The Black Lives Matter protests which have swept the US and the globe have raised important questions about what strategy, programme and organisation are necessary to end racism in society. There has been particular interest in the history of the anti-racist struggle in the US. As a contribution to this discussion we reprint extracts from an article written by Hannah Sell which first appeared in the Socialist Party’s magazine, Socialism Today, in October 2006, to mark the 60th anniversary of the founding of the Black Panther Party. The full article can be read at socialismtoday.org
The Black Panther Party for Self Defense was founded in Oakland, California in 1966 and represented the highest point of the vast rebellion against racism and poverty which swept the US in the 1950s and 1960s.
It was not a coincidence that the civil rights movement erupted in the 1950s. World War Two had an effect. Not only had thousands of black soldiers fought and died for US imperialism, they were struck by the glaring hypocrisy of the war propaganda. Here was a capitalist class claiming they had to go to war against the racism of the Nazis, while in their own country vicious racism was the norm.
In addition, US capitalism was entering a prolonged period of economic prosperity. This meant that many more blacks were moving from the rural south to the cities, mainly in the north. In 1940, half the black population lived in the cities. By 1970, it was three-quarters. Becoming part of the working class – moving from isolated rural communities to massive urban centres – increased confidence and capacity to struggle.
At the same time, the increased wealth and higher living standards of the white middle class made the poverty and degradation of the vast majority of blacks seem even starker than before.
Finally, the liberation struggles of the masses in Africa and Asia, who were succeeding to overthrow colonial rule, provided inspiration.
As the struggle developed it changed the outlook of those who took part. The Civil Rights Act was passed in 1965. But, while this was a legal concession, it did not alter the reality of poverty and police brutality. Even Martin Luther King, who initially saw the role of the movement as using pacifist methods to pressure the Democrats to grant civil rights, changed his outlook in the period before he was assassinated.

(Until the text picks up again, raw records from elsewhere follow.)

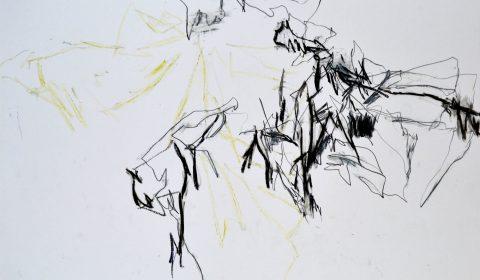18. 6. 2018, Ölpastell und Bleistift auf Papier, 36,5 x 51 cm © Dieter Konsek
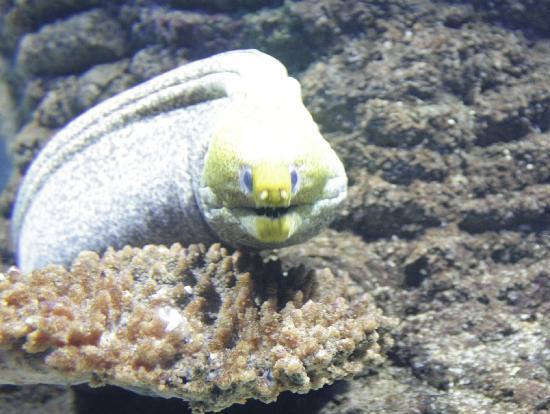 Sharjah Aquarium: SHAJ AQUA2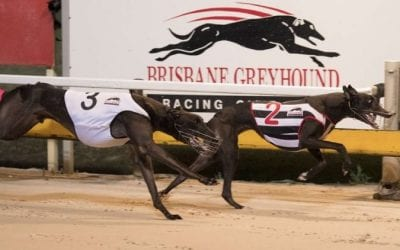 04/03/21 – Thursday Greyhound Racing Tips for Albion Park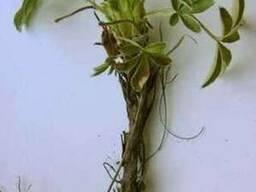 Корень лапчатки, корень валерианы,корень лопуха, ,дягиля
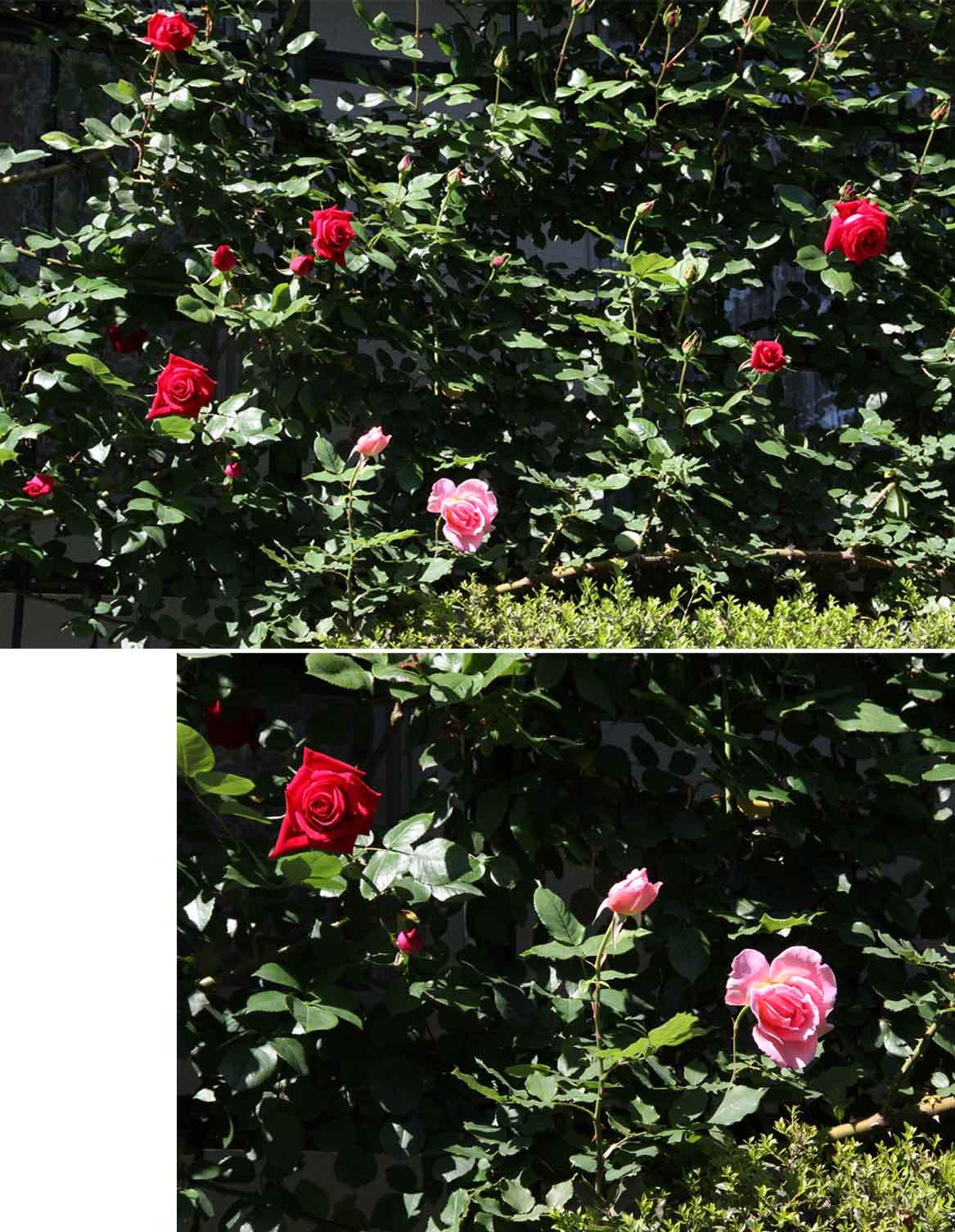 4月29日のバラ(2)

When King was viciously beaten by the police in Birmingham, Alabama, in 1963, riots burst out nationwide. Amidst the rubble, King accurately declared the riots “a class revolt of the underprivileged against the privileged”. In 1967, he was forced to conclude: “We have moved into an era which must be an era of revolution… what good does it do to a man to have integrated lunch counters if he can’t buy a hamburger?”
In particular, he began to raise the need to appeal to white workers and to organise a class-based struggle. He was supporting a strike when he was assassinated. (See: The Legacy of Martin Luther King, issue No.27 at socialismtoday.org)
At the base of the movement there was a ferment of discussion as activists tried to work out the most effective means of struggle. Pacifist ideas were increasingly rejected, particularly by the younger generation. Out of the turmoil of these events, the ideas of Black Power were developed.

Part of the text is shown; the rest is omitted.